Hi Jeff
> >> That said, here are some results Daniel Quinlan posted from the
> >> mass-checks on the SpamAssassin corpora around 26 January 2005:
> >>
> >> > Weekly mass-check results for SURBL:
> >>
> >> >OVERALL% SPAM% HAM% S/O RANK SCORE NAME
> >> > 217996 164295 53701 0.754 0.00 0.00 (all messages)
> >> >100.000 75.3661 24.6339 0.754 0.00 0.00 (all messages as %)
> >> > 11.644 15.4490 0.0037 1.000 0.98 3.90 URIBL_SC_SURBL
> >> > 39.572 52.4976 0.0261 1.000 0.98 3.00 URIBL_JP_SURBL
> >> > 51.955 68.9236 0.0391 0.999 0.96 2.00 URIBL_OB_SURBL
> >> > 5.690 7.5492 0.0000 1.000 0.95 2.01 URIBL_AB_SURBL
> >> > 53.948 71.5238 0.1769 0.998 0.83 0.54 URIBL_WS_SURBL
> >> > 0.030 0.0396 0.0000 1.000 0.51 0.84 URIBL_PH_SURBL
> >>
>
> > Am I right with the following :
>
> > JP has 0.0261% FP on 24.6339% of all msg --> 0.0065% of all msg
> > (is less than 1 in 15.000)
>
> That sounds right, but the particular proportions of spam versus
> ham may not be meaningful, i.e. they may not be representative
> of an actual mail stream. So the percentages are probably more
> usefully compared only to spam or ham and not to a combined total
> of messages.
ok
>
> Certainly the relative percentages within spam or ham are
> meaningful and mostly useful with the caveat that the spam
> detection rates are wrong for quickly moving data in SC and AB
> since the test corpora cover too much time for them. (This is
> more true for spam than ham since spam domains vary quickly with
> time, but ham domains are relatively steady.)
>
ok
> >> SC and AB have much better real world results than show above
> >> because their time period is much shorter than the test
> >> corpora's.
>
> > Yes, but maybe the FP's will grow faster ;-)
>
> That tends not to be the case. The SpamCop data is filtered
> multiple times and is human-checked at the front end. The SC FP
> rates are consistently among the lowest, and the spam detection
> rates are very high for a very small list. In short it's an
> effective strategy.
>
ok and I am overall impressed with the low FP rates on all lists.

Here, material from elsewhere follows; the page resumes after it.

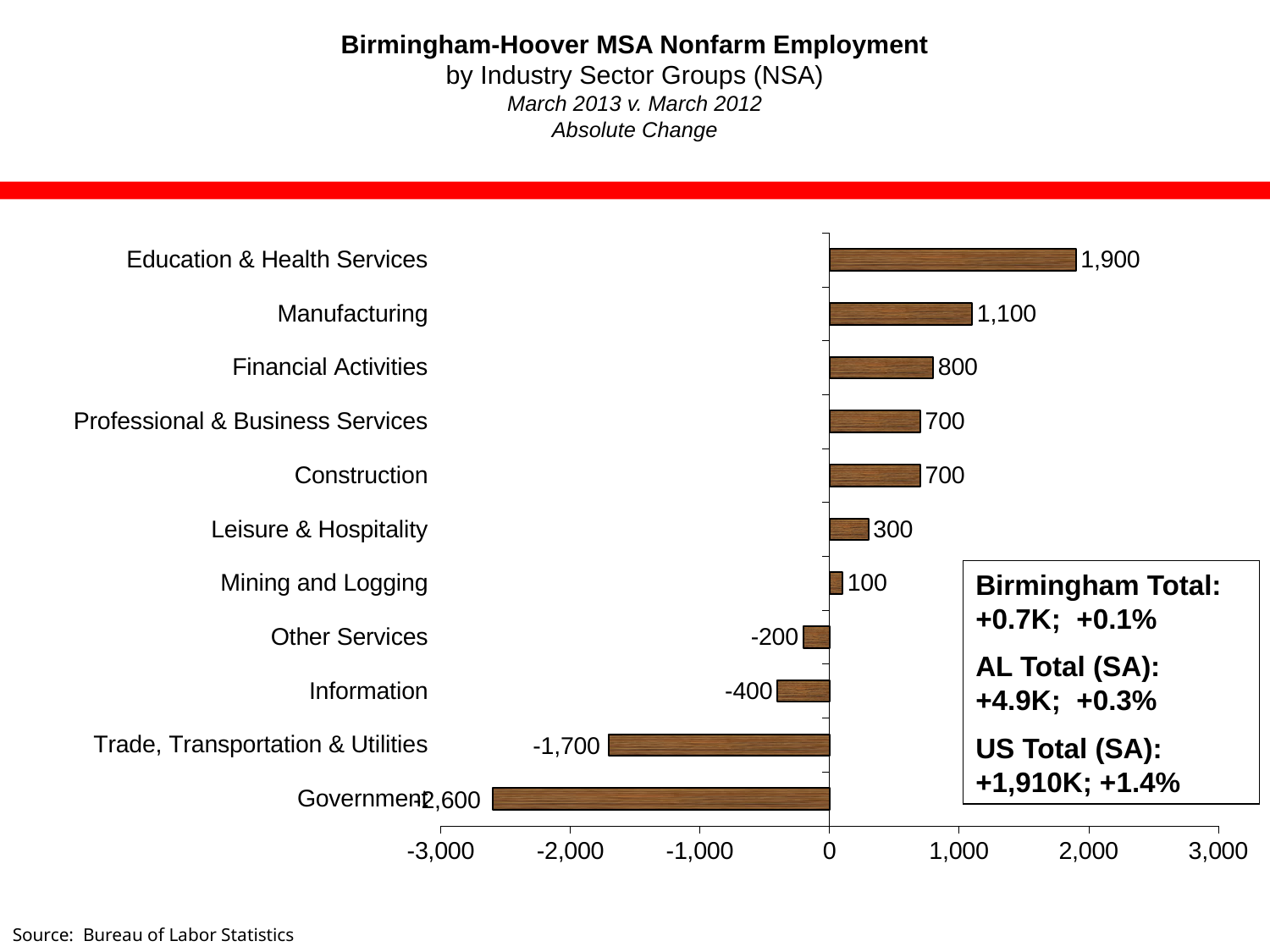
What is the value for Information? -400 Is the value for Government greater or less than -2,000? less What kind of chart is shown on the slide? bar chart What is the value for Trade, Transportation & Utilities? -1,700 What is the value for Education & Health Services? 1,900 What is the difference between the values for Education & Health Services and Manufacturing? 800 How many industry sector groups are shown in the chart? 11 Which industry sector has the lowest value? Government Which industry sector has the highest value? Education & Health Services Which is larger, the value for Financial Activities or the value for Leisure & Hospitality? Financial Activities What is the source cited for the chart? Bureau of Labor Statistics What is the value for Manufacturing? 1,100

> >> Also note that the JP data is now removed from the WS data, and
> >> some old data was removed from WS. So the WS spam and ham hit
> >> rates have probably both decreased since this check was done.
> >> JP should be about the same.
>
> > That will show in the future. Is also a good thing.
>
> Yes, it's fairer to the data sources.
>
> >> > And if possible, has anybody statistics from FP's that where on
> >> > several of the sublists -at the same time-?
>
> > [snip]
>
> >> I don't think that is known yet. I had proposed setting up some
> >> test lists with combinations like this, but got no response. ;-)
> >>
> >> If it *is* known I think we'd all like to hear about it. :-)
>
> > I think it could be known to the great people that check the FP
> > reports. Normally they check against all sublists (I hope) and fix
> > them all.
>
> When we whitelist a domain, it's excluded from all SURBLs. The
> original data source is usually notified.
>
> > I know that not all FP's are reported and there are
> > probably no exact numbers, but it should give a good idea. Or am I
> > wrong?
>
> The FP reports are probably too few overall to be meaningful in
> terms of differentiating performance between lists. There just
> aren't that many, maybe a few a day on average.
>
Yes, but I wasn't thinking on differentiating between the lists, there
are other results for. What I was thinking on was the number of FP's
that exists on more than one list. This is very usefull information
when combining lists. If almost no FP's do occur on more than one
list (at the same time) requiring appearance on at least 2 lists
would be a very safe one.
Alain